Chapter 12.10: Config-Driven SQL Servers (cargo pmcp)
The previous chapter showed how Code Mode safely executes LLM-generated SQL
against a schema. This chapter is the applied form of that idea: a complete,
deployable SQL MCP server that you describe in a config.toml instead of
hand-writing in Rust. You declare your tables, a handful of curated tools, and
a Code Mode policy; the cargo pmcp CLI scaffolds the crate, runs it locally,
and deploys it to AWS Lambda — and the long tail of queries you didn’t curate
is handled by Code Mode generating SQL against your schema.

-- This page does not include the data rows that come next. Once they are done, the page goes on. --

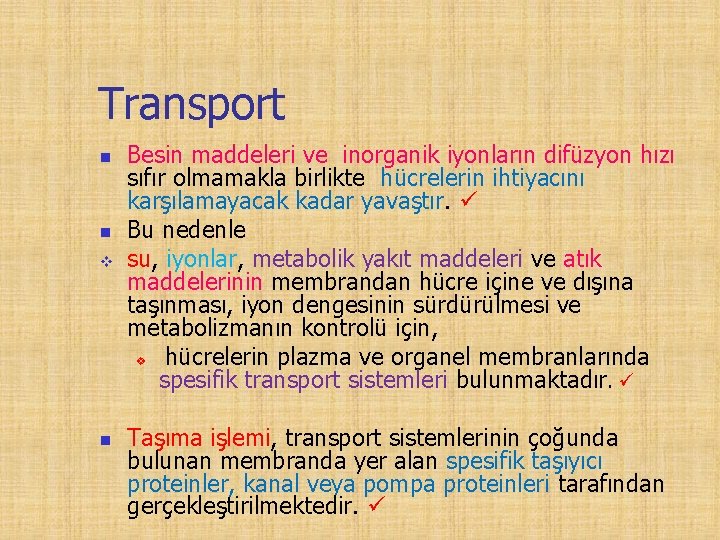 Transport

Besin maddeleri ve inorganik iyonların difüzyon hızı sıfır olmamakla birlikte hücrelerin ihtiyacını karşılamayacak kadar yavaştır. ✓

Bu nedenle

su, iyonlar, metabolik yakıt maddeleri ve atık maddelerinin membrandan hücre içine ve dışına taşınması, iyon dengesinin sürdürülmesi ve metabolizmanın kontrolü için,

hücrelerin plazma ve organel membranlarında spesifik transport sistemleri bulunmaktadır. ✓

Taşıma işlemi, transport sistemlerinin çoğunda bulunan membranda yer alan spesifik taşıyıcı proteinler, kanal veya pompa proteinleri tarafından gerçekleştirilmektedir. ✓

After this chapter you should be able to scaffold a config-driven SQL server, run it, edit its tools and schema without recompiling, and ship it to Lambda with the inline dev secret automatically swapped for a production secret.
The Problem (Why Config, Not Code)
To expose a SQL database over MCP the conventional way, you hand-write a Rust
binary: construct a ServerBuilder, implement a tool handler for every query
you want to support, build and manage the database connector, wire up Code Mode
policy, stand up the HTTP transport — and recompile every time a tool or the
schema changes. For a database with dozens of useful query shapes, most of that
code is mechanical, and the recompile loop slows iteration to a crawl.

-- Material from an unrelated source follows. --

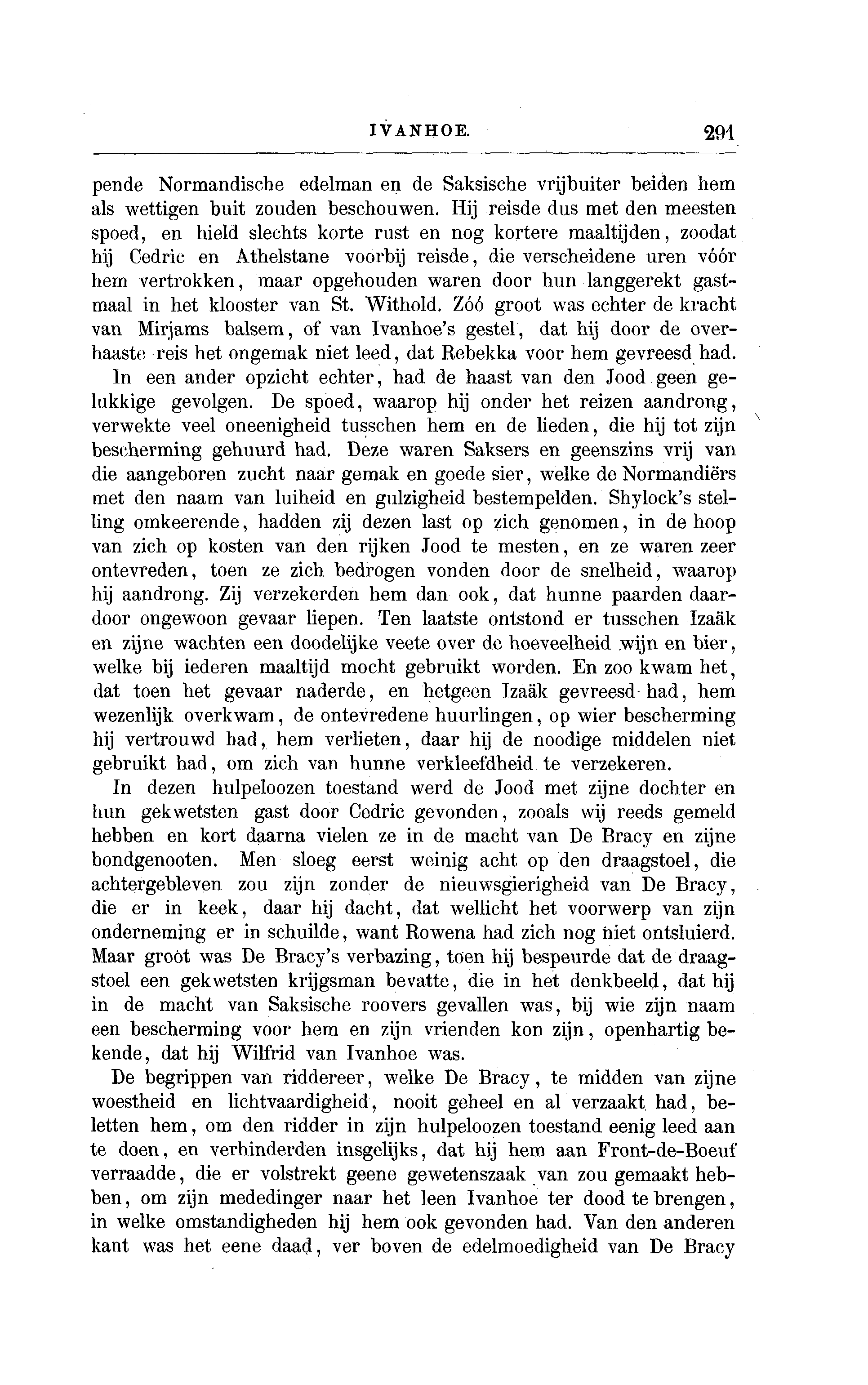 IVANHOE. 291

pende Normandische edelman en de Saksische vrijbuiter beiden hem als wettigen buit zouden beschouwen. Hij reisde dus met den meesten spoed, en hield slechts korte rust en nog kortere maaltijden, zoodat hij Cedric en Athelstane voorbij reisde, die verscheidene uren vóór hem vertrokken, maar opgehouden waren door hun langgerekt gastmaal in het klooster van St. Withold. Zóó groot was echter de kracht van Mirjams balsem, of van Ivanhoe's gestel, dat hij door de overhaaste reis het ongemak niet leed, dat Rebekka voor hem gevreesd had.

In een ander opzicht echter, had de haast van den Jood geen gelukkige gevolgen. De spoed, waarop hij onder het reizen aandrong, verwekte veel oneenigheid tusschen hem en de lieden, die hij tot zijn bescherming gehuurd had. Deze waren Saksers en geenszins vrij van die aangeboren zucht naar gemak en goede sier, welke de Normandiërs met den naam van luiheid en gulzigheid bestempelden. Shylock's stelling omkeerende, hadden zij dezen last op zich genomen, in de hoop van zich op kosten van den rijken Jood te mesten, en ze waren zeer ontevreden, toen ze zich bedrogen vonden door de snelheid, waarop hij aandrong. Zij verzekerden hem dan ook, dat hunne paarden daardoor ongewoon gevaar liepen. Ten laatste ontstond er tusschen Izaäk en zijne wachten een doodelijke veete over de hoeveelheid wijn en bier, welke bij iederen maaltijd mocht gebruikt worden. En zoo kwam het, dat toen het gevaar naderde, en hetgeen Izaäk gevreesd had, hem wezenlijk overkwam, de ontevredene huurlingen, op wier bescherming hij vertrouwd had, hem verlieten, daar hij de noodige middelen niet gebruikt had, om zich van hunne verkleefdheid te verzekeren.

In dezen hulpeloozen toestand werd de Jood met zijne dochter en hun gekwetsten gast door Cedric gevonden, zooals wij reeds gemeld hebben en kort daarna vielen ze in de macht van De Bracy en zijne bondgenooten. Men sloeg eerst weinig acht op den draagstoel, die achtergebleven zou zijn zonder de nieuwsgierigheid van De Bracy, die er in keek, daar hij dacht, dat wellicht het voorwerp van zijn onderneming er in schuilde, want Rowena had zich nog niet ontsluierd. Maar groot was De Bracy's verbazing, toen hij bespeurde dat de draagstoel een gekwetsten krijgsman bevatte, die in het denkbeeld, dat hij in de macht van Saksische roovers gevallen was, bij wie zijn naam een bescherming voor hem en zijn vrienden kon zijn, openhartig bekende, dat hij Wilfrid van Ivanhoe was.

De begrippen van riddereer, welke De Bracy, te midden van zijne woestheid en lichtvaardigheid, nooit geheel en al verzaakt had, beletten hem, om den ridder in zijn hulpeloozen toestand eenig leed aan te doen, en verhinderden insgelijks, dat hij hem aan Front-de-Boeuf verraadde, die er volstrekt geene gewetenszaak van zou gemaakt hebben, om zijn mededinger naar het leen Ivanhoe ter dood te brengen, in welke omstandigheden hij hem ook gevonden had. Van den anderen kant was het eene daad, ver boven de edelmoedigheid van De Bracy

There is a Pareto split hiding in this work. Roughly 20% of operations are “blessed” paths worth curating as named tools with typed parameters. The other ~80% is a long tail of ad-hoc queries you cannot enumerate in advance. Hand-coding forces you to either write a handler for every tail query or expose a single unsafe “run arbitrary SQL” tool.

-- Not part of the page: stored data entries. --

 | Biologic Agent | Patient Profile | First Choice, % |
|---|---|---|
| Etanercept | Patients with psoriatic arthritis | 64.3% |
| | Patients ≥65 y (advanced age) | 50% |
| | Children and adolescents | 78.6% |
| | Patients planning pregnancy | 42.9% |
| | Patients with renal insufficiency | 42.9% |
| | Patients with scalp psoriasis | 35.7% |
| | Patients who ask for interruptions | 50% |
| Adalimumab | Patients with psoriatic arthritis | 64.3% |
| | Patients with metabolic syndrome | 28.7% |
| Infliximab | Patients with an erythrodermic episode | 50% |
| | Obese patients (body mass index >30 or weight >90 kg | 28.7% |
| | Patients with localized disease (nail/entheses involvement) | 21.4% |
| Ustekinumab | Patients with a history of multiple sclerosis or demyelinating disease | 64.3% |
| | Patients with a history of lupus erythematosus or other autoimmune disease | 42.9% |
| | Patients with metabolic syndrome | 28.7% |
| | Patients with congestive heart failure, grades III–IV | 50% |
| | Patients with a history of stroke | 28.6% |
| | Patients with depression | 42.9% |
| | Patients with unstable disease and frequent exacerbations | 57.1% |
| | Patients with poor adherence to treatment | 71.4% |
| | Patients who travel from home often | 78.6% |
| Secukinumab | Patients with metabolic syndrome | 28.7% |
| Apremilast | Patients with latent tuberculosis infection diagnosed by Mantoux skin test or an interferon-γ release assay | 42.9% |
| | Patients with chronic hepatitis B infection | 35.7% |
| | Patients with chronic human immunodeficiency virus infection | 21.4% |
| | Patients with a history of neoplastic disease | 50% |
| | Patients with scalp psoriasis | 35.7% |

Config-driven servers answer both halves:
┌─────────────────────────────┐
config.toml ─────► │ [[tools]] (the curated 20%) │ ──► named MCP tools
└─────────────────────────────┘
┌─────────────────────────────┐
schema.sql ─────► │ Code Mode (the long-tail 80%) │ ──► validate_code /
└─────────────────────────────┘ execute_code
You curate the common operations as [[tools]]; Code Mode handles the rest by
generating SQL against the schema resource, validated and policy-checked exactly
as in Chapter 12.9. Nothing about the server is hand-coded per query — the parts
that vary live in config.
Two Shapes
PMCP ships two ways to run this, both built on the same pmcp-server-toolkit
library:
| Shape A — the binary | Shape B — the scaffold | |
|---|---|---|
| What | The prebuilt pmcp-sql-server binary | A crate from cargo pmcp new --kind sql-server |
| Run | pmcp-sql-server --config c.toml --schema s.sql | cargo run inside the crate |
| Rust source? | None | A small generated src/main.rs you own |
| Best for | Zero-build point-and-serve; extending the toolkit | Building, customizing, and deploying |
This chapter uses Shape B, because it is the path the CLI scaffolds and the
one cargo pmcp deploy understands end-to-end. Shape A is covered in the
pmcp-sql-server crate README.
Step 1: Scaffold
cargo pmcp new my-sql-server --kind sql-server
cd my-sql-server
This emits a single runnable crate (not the default multi-crate workspace):
my-sql-server/
├── Cargo.toml # pins pmcp-server-toolkit ["code-mode","sqlite","http"] + pmcp ["streamable-http"]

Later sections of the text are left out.